▶ INSTRUCTION A:
Using the article on the council's design guidelines, explain why the county took traffic improvements out of the guidelines.

▶ SOURCE:
Councilwoman Mary Kay Sigaty, a Democrat who represents Clarksville, said the bill was tabled to give council members more time to look at the guidelines. In particular, she wants to reconsider whether the document should include improvements to the pike such as traffic lights and lane extensions, which were originally part of the plan.

Deputy planning director Raj Kudchadkar said last month that the county had decided to remove traffic improvements, which proved controversial within the community, from the guidelines so as not to prevent the rest of the design concepts from being implemented.

"When we were getting our community feedback, a lot of it had to do with safety on the road. That certainly didn't need to hold back the rest of the guidelines," he said at the time.

At the council's November public hearing, one resident, who had worked as a planner, testified that slowing down traffic along the pike was essential to creating the Main Street feel the design guidelines seek to create.

"You can't design for a road if you can't bring the speeds down," Sigaty said Monday. "We've heard some very compelling testimony about how the road needed to be included."

Both bills related to the guidelines will again be eligible for a vote early next month at the county's January voting session.

The council also elected new officers for 2016 Monday night. Councilman Calvin Ball, a Democrat from east Columbia, will serve as chairman, while Jon Weinstein, an Ellicott City Democrat, will be vice chair for his second year in a row.

Councilwoman Jen Terrasa, a Democrat who represents the southeast county, will chair the zoning board with Sigaty as vice chair, and Sigaty will chair the liquor board, with Councilman Greg Fox, a Republican from Fulton, as vice chair.

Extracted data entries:
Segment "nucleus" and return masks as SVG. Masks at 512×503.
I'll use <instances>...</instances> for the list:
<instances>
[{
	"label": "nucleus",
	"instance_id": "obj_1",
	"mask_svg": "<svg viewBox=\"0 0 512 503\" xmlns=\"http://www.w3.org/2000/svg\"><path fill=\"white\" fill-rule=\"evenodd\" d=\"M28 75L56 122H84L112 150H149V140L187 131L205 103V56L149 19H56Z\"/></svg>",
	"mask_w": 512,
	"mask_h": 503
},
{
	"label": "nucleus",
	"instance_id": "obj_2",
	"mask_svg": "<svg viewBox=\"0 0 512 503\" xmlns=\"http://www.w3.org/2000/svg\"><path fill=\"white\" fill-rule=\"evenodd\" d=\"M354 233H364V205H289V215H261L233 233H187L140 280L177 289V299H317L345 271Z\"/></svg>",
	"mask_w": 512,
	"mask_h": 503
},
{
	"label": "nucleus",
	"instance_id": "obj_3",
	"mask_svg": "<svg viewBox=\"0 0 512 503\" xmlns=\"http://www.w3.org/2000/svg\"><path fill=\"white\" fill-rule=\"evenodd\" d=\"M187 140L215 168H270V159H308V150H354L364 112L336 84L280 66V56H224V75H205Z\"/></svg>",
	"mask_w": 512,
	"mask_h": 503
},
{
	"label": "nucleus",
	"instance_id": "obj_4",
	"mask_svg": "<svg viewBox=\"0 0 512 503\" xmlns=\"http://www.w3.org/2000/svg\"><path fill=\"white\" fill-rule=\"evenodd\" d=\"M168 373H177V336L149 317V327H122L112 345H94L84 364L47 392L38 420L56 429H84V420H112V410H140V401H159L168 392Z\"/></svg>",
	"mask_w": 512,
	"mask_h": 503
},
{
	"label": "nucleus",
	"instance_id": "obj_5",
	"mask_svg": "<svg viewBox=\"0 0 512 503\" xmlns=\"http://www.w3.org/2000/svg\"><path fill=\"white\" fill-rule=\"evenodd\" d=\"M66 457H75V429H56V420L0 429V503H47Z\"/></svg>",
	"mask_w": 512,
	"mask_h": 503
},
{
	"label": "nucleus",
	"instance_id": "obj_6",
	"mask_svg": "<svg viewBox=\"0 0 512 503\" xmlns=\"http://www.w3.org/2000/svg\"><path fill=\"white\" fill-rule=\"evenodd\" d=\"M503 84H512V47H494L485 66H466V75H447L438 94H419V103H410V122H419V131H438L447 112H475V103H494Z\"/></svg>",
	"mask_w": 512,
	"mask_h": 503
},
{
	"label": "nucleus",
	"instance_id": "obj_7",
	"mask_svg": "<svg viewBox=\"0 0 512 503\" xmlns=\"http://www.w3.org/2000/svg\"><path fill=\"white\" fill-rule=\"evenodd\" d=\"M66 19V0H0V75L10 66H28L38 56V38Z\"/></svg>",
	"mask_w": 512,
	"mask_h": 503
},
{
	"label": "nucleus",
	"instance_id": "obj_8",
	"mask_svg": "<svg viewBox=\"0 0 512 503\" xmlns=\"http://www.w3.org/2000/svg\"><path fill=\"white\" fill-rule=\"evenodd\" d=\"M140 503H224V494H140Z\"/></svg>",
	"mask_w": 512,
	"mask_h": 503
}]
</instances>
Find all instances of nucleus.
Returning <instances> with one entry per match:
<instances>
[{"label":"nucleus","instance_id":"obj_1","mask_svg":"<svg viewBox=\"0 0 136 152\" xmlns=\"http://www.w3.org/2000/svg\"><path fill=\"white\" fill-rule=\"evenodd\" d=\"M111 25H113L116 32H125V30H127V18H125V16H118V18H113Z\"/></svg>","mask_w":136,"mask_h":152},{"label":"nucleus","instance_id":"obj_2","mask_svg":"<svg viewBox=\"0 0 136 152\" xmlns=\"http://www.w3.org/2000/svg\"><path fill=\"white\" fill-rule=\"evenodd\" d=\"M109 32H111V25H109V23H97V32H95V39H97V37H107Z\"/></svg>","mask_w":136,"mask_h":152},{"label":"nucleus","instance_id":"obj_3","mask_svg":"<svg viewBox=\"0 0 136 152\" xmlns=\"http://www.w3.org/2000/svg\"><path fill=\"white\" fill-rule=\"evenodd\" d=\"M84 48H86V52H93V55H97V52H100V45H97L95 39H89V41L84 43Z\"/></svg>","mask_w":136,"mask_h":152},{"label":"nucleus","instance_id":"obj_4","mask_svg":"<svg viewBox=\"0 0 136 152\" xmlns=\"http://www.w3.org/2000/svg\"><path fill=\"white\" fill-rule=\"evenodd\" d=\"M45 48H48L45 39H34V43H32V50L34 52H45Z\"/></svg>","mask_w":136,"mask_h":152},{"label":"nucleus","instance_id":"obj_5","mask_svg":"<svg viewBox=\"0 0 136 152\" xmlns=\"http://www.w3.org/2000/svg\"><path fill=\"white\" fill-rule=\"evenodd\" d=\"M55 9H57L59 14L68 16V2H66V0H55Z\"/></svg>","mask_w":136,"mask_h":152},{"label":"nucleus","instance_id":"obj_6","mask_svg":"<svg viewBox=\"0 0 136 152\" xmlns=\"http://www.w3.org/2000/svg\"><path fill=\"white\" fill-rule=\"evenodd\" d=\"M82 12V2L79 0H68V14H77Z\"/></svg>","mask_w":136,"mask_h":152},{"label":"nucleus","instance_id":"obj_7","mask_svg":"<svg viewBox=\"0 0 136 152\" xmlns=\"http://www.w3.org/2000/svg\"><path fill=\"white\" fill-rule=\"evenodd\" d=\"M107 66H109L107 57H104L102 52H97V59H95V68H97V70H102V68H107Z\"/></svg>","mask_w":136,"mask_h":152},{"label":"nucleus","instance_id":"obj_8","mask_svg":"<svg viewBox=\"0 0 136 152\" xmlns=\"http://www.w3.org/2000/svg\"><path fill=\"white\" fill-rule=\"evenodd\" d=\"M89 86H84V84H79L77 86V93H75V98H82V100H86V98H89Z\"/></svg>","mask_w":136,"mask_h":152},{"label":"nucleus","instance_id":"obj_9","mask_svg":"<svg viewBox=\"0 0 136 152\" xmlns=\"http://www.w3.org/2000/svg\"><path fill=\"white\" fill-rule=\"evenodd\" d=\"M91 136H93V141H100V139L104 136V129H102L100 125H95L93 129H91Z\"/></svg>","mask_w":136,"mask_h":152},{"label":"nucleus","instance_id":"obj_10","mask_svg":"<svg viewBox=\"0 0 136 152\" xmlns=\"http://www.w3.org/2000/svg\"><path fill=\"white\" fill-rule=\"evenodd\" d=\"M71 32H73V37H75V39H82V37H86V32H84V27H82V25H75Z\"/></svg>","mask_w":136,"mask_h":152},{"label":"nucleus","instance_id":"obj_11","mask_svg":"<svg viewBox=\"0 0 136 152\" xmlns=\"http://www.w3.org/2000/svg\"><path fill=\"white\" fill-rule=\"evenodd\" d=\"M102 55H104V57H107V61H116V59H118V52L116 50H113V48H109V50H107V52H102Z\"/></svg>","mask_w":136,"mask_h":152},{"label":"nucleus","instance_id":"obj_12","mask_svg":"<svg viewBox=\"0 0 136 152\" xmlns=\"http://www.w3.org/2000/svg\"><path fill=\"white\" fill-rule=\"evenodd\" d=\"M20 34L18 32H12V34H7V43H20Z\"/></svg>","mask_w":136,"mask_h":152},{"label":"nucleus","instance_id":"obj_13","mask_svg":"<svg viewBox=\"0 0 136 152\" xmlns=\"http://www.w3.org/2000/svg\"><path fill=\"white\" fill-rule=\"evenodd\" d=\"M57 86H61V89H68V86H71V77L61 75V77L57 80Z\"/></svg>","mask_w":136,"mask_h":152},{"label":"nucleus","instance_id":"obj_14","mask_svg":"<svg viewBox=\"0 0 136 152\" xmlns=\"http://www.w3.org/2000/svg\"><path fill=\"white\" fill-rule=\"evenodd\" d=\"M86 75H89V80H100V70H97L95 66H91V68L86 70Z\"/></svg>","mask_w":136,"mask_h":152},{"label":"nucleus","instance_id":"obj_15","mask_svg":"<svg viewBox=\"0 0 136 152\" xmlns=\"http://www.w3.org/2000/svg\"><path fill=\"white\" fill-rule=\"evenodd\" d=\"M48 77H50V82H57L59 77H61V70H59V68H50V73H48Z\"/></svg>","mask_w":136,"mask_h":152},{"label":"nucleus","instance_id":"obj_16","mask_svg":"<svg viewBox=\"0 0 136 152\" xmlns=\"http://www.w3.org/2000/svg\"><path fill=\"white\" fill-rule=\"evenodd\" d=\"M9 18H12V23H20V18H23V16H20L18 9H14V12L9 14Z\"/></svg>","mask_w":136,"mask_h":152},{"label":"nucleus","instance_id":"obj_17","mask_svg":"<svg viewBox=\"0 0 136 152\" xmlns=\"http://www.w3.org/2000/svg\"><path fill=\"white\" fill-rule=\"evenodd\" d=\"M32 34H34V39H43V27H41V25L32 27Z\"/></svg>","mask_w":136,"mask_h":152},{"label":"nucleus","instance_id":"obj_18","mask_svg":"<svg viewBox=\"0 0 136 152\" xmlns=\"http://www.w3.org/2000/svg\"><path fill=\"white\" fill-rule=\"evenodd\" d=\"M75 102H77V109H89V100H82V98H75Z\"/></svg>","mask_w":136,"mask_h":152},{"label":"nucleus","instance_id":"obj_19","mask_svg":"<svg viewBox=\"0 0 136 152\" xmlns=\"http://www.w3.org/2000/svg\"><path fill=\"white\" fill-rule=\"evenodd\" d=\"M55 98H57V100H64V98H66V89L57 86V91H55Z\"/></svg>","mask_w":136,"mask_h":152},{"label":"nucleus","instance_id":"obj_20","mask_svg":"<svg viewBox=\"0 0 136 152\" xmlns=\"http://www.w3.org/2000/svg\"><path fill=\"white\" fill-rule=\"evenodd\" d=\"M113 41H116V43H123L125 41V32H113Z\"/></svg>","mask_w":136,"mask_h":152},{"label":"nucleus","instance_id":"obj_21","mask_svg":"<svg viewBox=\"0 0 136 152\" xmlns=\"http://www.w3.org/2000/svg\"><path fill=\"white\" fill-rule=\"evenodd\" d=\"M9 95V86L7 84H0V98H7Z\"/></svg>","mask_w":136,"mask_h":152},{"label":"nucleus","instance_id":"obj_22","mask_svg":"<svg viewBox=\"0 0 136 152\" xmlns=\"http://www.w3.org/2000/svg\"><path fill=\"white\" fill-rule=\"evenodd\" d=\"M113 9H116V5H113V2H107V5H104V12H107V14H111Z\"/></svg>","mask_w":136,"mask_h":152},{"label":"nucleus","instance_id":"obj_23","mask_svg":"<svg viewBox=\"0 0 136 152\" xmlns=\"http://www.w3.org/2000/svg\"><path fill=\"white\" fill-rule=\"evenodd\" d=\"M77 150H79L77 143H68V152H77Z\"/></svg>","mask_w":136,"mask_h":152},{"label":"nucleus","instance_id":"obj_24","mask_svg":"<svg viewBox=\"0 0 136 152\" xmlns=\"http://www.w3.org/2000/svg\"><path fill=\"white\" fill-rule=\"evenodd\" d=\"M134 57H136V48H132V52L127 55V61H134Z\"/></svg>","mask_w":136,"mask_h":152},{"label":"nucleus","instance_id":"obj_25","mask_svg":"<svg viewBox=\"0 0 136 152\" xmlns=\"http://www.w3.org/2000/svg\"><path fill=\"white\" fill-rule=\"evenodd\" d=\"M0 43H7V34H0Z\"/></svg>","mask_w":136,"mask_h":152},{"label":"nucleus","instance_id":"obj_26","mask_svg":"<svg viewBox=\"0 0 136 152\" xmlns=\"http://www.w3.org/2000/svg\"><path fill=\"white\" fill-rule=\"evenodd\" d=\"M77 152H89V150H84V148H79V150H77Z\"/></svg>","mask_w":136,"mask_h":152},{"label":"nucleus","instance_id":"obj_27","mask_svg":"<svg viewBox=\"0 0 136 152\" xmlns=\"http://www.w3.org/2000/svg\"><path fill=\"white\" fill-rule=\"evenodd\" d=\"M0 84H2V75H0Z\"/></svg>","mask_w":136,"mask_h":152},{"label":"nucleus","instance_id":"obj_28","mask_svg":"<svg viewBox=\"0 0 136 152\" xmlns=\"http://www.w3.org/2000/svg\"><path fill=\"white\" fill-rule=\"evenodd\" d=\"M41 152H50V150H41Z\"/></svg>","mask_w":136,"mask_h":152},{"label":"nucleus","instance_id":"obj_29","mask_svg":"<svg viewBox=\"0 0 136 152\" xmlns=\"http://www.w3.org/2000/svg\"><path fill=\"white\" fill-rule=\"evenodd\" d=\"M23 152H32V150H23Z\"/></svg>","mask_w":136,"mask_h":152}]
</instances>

▶ INSTRUCTION B:
Pick out every line of the records that contains the string "instances", treating uppercase and lowercase as different.

▶ CORRECT OUTPUT A:
The county removed the traffic improvements so they would not prevent the rest of the design concepts from being implemented. Those improvements had proved controversial within the community.

▶ CORRECT OUTPUT B:
I'll use <instances>...</instances> for the list:
<instances>
</instances>
Find all instances of nucleus.
Returning <instances> with one entry per match:
<instances>
</instances>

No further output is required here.